** Recorded information follows **

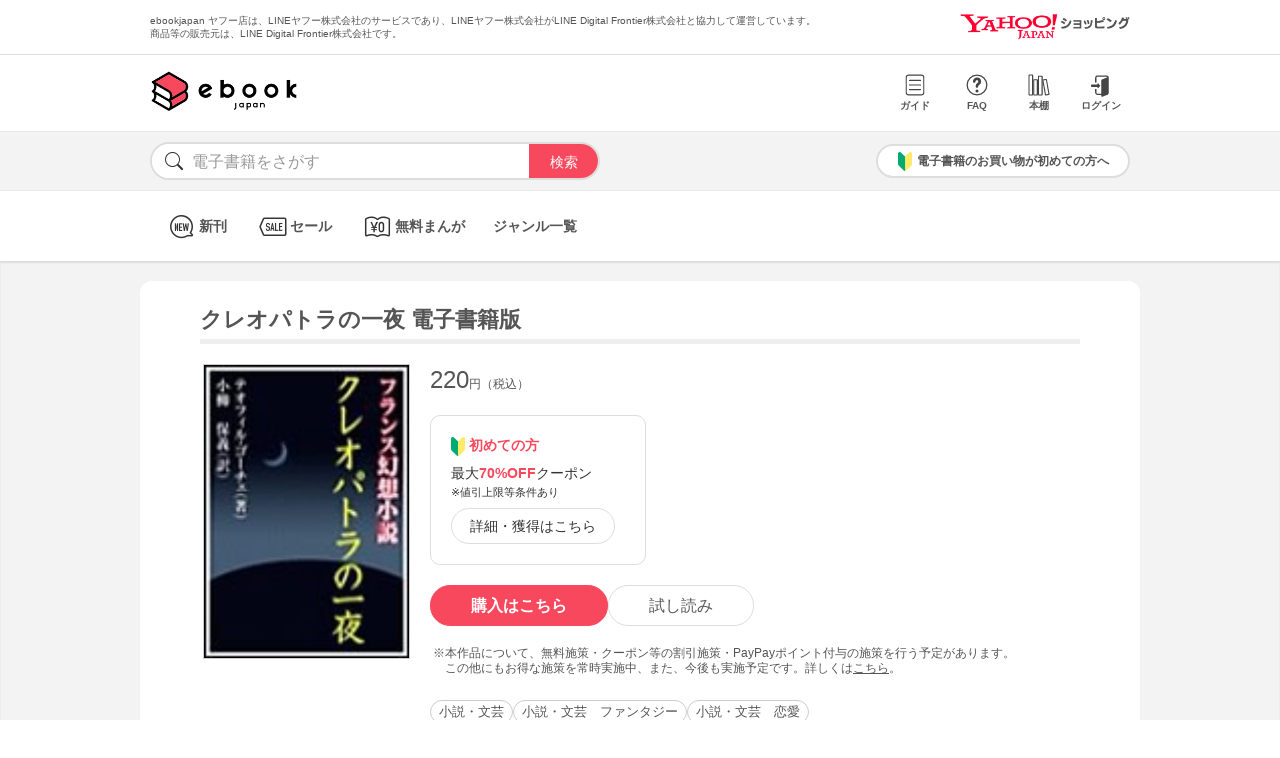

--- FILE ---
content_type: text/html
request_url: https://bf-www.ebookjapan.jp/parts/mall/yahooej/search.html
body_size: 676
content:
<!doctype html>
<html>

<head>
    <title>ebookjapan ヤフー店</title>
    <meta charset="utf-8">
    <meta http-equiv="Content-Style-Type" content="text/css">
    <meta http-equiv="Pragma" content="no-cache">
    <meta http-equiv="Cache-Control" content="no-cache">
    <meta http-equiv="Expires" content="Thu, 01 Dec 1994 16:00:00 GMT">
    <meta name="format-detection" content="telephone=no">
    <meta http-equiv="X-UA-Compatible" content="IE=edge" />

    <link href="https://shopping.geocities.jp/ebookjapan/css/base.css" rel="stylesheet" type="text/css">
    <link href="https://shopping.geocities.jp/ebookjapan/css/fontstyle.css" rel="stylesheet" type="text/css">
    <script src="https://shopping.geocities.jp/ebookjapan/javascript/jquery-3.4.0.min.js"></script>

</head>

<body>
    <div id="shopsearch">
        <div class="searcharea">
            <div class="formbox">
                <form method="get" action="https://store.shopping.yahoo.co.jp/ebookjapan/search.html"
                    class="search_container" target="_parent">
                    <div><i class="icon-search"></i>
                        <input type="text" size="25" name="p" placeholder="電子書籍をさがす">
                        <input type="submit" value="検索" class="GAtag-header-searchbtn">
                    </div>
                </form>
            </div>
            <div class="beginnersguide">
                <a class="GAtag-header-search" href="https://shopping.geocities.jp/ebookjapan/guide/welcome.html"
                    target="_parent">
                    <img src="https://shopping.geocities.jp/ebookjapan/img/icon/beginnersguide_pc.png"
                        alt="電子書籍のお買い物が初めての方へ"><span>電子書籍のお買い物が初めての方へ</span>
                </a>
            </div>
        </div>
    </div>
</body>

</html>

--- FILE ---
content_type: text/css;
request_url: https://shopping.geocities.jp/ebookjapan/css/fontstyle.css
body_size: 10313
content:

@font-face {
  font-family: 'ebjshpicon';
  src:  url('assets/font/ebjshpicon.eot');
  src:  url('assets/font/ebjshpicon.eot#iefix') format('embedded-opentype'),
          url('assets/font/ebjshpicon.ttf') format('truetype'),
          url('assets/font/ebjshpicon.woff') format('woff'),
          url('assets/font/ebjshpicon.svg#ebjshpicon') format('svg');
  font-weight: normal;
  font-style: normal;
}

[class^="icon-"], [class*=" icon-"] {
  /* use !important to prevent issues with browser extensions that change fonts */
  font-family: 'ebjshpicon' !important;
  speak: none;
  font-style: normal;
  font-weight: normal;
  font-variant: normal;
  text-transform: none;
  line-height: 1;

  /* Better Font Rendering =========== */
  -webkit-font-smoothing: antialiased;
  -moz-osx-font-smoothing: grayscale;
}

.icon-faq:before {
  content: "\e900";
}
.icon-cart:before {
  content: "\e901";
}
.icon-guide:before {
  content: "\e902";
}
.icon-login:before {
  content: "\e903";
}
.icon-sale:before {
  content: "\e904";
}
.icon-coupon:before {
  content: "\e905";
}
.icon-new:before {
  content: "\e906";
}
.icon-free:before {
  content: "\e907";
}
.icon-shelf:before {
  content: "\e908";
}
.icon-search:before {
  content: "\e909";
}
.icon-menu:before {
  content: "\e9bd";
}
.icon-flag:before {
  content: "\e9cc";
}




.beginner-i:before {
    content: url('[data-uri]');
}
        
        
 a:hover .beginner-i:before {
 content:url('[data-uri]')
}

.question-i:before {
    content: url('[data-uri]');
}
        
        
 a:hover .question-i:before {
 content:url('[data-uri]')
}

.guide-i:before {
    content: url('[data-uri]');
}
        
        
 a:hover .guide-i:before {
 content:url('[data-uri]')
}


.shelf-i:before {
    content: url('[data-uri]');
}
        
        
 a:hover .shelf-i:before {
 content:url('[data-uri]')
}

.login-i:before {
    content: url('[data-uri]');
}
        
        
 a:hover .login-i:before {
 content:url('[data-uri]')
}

** End of Recorded information **

About this exercise:
Across the data, count every line where the string "link" turns up, then write only that count.

Result:
2